By December 1862, he had become frustrated by persistent smuggling and speculation in cotto
n supplies within his command. He understood that President Lincoln wanted to revive trade in captured areas as a way to win back Southern loyalty. But as a result, merchants were swearing allegiance to the Union, then using their profits to keep the Confederate army from collapse.
Drawing on random examples and hearsay, Grant issued a blunt decree:
“The Jews, as a class violating every regulation of trade established by the Treasury Department and also department orders, are hereby expelled from the department within twenty-four hours from the receipt of this order.”
Grant’s General Order No. 11 covered the territory from Cairo, Illinois, south to northern Mississippi and from the Mississippi River to the Tennessee River.
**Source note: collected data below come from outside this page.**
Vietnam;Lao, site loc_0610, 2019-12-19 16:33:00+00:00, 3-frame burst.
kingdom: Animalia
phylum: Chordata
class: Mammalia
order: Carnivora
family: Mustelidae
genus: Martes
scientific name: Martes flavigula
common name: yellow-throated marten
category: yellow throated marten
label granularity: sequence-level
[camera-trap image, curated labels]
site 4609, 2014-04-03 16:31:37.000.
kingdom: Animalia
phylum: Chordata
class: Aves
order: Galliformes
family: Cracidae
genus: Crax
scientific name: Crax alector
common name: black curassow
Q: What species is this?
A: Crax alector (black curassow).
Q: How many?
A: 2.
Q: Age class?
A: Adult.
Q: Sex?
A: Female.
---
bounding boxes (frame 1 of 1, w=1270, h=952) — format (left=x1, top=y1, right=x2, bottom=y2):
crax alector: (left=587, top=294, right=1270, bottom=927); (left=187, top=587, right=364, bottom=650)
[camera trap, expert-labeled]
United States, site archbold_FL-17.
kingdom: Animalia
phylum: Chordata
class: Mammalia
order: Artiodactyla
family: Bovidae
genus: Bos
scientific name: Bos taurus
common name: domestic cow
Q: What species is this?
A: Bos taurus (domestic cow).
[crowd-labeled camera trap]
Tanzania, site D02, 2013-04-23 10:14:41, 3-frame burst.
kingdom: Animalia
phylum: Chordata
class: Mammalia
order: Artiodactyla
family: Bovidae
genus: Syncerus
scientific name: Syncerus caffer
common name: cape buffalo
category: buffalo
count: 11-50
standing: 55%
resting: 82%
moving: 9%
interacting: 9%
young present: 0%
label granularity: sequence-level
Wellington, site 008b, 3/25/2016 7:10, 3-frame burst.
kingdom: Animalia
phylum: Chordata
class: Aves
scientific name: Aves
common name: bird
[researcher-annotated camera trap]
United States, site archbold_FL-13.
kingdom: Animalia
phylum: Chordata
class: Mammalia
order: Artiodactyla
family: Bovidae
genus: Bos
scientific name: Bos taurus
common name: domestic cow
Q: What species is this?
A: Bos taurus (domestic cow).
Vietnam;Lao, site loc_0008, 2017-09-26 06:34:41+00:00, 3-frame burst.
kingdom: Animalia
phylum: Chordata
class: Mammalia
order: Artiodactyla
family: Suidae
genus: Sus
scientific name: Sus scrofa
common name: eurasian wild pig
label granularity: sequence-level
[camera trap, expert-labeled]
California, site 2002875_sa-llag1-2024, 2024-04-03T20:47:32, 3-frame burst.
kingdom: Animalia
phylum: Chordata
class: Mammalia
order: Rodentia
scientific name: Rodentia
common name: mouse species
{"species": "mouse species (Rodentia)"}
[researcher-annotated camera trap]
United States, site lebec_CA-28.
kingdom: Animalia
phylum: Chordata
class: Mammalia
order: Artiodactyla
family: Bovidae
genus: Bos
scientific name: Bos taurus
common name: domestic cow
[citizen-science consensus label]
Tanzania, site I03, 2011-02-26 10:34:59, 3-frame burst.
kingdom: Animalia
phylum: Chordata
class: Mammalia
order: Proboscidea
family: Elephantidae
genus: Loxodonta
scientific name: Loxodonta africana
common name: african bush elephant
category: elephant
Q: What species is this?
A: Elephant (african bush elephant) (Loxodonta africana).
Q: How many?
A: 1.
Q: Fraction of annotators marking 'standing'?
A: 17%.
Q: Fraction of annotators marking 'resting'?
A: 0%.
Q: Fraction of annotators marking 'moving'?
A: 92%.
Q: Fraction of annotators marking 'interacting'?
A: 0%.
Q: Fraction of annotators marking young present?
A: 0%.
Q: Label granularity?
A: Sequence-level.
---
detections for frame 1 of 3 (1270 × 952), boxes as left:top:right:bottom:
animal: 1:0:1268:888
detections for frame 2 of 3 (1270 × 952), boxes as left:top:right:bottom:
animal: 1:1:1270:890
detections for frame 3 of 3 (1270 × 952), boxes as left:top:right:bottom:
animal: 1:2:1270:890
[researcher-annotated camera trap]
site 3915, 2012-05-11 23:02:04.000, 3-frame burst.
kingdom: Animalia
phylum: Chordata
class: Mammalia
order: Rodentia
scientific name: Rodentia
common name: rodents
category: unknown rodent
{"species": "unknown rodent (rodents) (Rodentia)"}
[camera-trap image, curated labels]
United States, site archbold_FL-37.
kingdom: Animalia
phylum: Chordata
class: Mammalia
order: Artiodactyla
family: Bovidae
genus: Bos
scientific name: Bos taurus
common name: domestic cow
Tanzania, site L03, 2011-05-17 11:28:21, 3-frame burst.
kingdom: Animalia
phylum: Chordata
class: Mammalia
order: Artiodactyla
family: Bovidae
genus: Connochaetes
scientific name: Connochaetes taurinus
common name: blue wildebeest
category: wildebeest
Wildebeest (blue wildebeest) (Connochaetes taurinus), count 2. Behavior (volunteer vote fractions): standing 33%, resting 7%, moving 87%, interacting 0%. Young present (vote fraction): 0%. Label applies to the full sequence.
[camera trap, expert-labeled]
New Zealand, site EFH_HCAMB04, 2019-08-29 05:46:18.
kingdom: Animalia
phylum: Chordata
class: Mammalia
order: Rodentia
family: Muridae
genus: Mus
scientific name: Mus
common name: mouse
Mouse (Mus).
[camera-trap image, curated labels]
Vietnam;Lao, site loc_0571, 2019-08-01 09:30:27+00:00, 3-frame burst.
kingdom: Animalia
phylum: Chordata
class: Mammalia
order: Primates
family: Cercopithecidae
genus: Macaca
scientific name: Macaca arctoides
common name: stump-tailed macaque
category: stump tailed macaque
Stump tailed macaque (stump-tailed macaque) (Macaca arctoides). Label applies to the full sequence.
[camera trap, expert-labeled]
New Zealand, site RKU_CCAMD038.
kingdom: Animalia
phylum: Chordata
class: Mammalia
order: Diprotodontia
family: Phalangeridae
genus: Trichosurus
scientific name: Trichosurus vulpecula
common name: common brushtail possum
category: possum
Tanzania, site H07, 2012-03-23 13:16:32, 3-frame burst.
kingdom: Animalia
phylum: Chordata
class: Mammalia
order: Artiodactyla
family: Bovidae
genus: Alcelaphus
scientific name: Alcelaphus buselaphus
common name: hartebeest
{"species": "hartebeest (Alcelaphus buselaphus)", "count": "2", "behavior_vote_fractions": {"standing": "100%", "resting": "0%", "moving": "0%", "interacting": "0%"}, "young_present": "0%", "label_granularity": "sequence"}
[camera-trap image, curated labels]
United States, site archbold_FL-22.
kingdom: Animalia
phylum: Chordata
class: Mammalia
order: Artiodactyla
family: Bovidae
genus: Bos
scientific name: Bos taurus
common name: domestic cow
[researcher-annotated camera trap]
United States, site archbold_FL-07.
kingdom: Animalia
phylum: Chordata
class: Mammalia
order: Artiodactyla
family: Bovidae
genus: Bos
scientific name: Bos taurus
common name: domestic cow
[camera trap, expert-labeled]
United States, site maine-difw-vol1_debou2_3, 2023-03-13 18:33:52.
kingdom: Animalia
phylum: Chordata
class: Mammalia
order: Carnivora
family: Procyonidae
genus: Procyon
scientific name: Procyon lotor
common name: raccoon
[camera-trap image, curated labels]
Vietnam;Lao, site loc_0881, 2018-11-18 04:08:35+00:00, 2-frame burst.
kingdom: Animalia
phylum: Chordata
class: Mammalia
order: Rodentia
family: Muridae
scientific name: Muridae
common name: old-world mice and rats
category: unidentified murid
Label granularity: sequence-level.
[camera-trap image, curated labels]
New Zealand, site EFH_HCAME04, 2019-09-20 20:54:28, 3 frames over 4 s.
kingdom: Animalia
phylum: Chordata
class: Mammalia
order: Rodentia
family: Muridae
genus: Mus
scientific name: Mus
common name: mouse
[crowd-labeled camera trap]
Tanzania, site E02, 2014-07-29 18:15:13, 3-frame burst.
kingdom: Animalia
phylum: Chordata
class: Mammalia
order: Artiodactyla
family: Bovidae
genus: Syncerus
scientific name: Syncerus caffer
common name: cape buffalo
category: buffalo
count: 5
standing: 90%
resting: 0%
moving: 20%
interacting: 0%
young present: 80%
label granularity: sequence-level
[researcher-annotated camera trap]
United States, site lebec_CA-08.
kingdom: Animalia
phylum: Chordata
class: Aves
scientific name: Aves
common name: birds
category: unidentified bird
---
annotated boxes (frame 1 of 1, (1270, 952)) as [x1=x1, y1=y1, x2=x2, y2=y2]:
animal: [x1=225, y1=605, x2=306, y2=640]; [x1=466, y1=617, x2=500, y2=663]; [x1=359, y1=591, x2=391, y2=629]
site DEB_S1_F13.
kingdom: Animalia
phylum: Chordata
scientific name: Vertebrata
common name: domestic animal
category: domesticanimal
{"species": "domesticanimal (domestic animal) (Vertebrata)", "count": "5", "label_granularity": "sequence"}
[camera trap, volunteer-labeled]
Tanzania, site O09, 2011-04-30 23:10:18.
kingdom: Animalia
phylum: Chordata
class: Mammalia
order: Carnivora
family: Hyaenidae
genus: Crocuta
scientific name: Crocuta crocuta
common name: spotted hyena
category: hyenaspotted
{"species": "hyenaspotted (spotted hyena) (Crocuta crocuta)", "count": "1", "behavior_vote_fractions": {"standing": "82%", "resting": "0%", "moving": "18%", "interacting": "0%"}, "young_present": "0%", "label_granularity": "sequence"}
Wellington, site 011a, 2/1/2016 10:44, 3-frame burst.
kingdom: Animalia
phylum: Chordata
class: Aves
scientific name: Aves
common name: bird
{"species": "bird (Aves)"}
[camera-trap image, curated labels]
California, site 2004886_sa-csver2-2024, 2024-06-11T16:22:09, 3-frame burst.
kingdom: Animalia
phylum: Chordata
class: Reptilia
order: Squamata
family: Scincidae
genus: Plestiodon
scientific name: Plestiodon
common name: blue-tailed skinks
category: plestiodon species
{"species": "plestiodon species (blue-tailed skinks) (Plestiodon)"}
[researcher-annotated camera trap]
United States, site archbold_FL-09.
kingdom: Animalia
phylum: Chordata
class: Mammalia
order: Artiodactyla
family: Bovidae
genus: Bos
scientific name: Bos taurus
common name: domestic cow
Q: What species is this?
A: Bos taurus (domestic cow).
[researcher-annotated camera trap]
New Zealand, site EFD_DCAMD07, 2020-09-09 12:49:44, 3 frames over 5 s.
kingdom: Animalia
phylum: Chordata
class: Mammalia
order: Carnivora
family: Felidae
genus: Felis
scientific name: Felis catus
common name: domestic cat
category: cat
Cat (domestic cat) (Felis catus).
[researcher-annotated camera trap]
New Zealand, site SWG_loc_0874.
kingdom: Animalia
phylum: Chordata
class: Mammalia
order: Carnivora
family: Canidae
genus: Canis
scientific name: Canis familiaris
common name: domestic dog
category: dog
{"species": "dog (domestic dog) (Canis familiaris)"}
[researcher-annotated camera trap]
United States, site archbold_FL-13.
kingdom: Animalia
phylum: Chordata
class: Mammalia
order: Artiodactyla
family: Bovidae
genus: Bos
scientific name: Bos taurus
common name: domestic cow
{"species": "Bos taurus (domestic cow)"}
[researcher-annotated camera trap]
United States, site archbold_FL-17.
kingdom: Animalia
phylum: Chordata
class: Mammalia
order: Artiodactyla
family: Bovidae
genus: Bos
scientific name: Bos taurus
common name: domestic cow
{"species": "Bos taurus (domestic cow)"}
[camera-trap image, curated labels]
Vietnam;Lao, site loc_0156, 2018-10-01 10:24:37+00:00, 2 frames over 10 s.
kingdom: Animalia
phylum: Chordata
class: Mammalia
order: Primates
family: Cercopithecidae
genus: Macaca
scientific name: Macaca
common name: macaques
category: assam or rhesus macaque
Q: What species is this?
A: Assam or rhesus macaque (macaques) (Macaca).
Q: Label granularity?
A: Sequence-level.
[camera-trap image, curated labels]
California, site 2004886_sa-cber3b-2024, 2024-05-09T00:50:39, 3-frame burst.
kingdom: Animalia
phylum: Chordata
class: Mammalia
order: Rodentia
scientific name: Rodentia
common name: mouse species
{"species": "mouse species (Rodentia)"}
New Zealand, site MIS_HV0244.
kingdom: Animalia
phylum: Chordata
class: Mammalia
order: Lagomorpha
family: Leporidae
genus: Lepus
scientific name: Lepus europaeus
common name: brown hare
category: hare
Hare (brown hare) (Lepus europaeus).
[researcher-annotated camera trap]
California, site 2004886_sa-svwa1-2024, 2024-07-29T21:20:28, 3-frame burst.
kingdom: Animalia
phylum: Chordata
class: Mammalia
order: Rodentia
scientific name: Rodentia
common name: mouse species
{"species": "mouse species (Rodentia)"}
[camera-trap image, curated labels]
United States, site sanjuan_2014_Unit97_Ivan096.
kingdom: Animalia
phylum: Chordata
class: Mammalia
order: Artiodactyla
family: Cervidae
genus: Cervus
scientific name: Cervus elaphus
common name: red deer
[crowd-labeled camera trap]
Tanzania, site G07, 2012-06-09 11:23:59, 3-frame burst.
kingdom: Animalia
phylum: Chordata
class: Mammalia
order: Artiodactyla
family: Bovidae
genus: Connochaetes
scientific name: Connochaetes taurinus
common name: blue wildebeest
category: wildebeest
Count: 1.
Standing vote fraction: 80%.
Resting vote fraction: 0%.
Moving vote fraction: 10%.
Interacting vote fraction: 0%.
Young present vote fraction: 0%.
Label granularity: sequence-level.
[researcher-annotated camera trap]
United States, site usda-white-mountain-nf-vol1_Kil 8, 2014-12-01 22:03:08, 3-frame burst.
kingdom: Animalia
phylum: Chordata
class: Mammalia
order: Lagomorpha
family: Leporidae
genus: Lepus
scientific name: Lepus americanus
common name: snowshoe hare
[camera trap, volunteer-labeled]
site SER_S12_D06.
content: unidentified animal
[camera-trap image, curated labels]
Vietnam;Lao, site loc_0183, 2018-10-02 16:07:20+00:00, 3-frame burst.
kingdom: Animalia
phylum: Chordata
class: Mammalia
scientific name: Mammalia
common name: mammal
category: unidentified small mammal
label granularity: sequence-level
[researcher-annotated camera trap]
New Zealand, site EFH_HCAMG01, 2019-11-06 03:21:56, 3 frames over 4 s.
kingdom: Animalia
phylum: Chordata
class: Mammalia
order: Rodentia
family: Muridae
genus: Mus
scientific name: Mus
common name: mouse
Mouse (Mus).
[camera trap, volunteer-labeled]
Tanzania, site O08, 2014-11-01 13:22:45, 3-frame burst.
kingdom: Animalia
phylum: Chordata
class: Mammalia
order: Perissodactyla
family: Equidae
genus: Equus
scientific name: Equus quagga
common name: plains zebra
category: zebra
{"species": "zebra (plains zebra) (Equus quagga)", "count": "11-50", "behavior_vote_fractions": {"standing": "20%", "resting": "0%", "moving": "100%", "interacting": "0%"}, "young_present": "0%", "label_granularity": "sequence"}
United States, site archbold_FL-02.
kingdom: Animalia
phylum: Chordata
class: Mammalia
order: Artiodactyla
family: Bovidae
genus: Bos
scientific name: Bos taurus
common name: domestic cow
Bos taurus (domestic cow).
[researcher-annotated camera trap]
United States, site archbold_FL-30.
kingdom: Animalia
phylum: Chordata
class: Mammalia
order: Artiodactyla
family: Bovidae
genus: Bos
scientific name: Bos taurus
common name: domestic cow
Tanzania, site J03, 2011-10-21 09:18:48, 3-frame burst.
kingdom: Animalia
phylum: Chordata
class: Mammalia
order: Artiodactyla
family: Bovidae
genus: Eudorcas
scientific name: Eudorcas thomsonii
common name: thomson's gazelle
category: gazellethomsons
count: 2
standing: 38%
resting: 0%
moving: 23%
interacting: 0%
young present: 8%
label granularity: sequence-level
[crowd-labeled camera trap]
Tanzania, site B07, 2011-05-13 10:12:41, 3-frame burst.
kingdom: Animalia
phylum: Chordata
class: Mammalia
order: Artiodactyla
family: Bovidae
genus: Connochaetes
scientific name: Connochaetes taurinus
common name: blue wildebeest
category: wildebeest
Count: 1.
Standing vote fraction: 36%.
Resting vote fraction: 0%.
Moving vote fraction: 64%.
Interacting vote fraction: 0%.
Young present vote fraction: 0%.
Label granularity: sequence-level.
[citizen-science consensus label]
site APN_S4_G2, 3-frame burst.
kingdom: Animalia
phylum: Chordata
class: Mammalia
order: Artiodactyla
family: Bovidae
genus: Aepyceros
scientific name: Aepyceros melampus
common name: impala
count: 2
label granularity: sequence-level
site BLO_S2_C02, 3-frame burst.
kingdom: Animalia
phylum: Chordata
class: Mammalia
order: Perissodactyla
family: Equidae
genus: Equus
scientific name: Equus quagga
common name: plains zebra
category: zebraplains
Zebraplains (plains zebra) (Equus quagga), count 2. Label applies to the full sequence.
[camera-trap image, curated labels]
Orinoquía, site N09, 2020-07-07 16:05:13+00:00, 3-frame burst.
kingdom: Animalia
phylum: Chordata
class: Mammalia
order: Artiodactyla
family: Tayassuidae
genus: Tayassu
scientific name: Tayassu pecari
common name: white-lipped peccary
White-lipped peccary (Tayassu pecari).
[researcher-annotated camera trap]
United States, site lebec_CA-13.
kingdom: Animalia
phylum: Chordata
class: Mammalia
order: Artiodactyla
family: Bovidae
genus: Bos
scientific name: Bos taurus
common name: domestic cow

Grant warned that any Jews returning to the area would be arrested and jailed, then expelled as prisoners.
Grant did not want to listen to appeals. He forbade the issuing of permits to “these people” to visit headquarters for personal applications.
To underscore his determination, Grant had wired to a subordinate: “Refuse all permits to come south of Jackson for the present. The Israelites especially should be kept out.”
In protesting their banishment, Jews got assistance from an unexpected quarter. Hours after Grant issued his decree, Nathan Forrest swept down on Grant’s rear supply area north of Jackson, Tennessee, cutting telegraph lines and tearing up fifty miles of Mobile & Ohio railroad track.
The attack surprised Grant, and during Forrest’s raid his men outfought the far larger Union forces and left behind twenty-five hundred casualties.
By the time Grant’s telegram could reach Paducah, Kentucky, one of the Jews marked for expulsion had already ridden to Washington, secured an interview with the president, and informed him of Grant’s decree. At once, Lincoln directed General Henry Halleck to rescind it.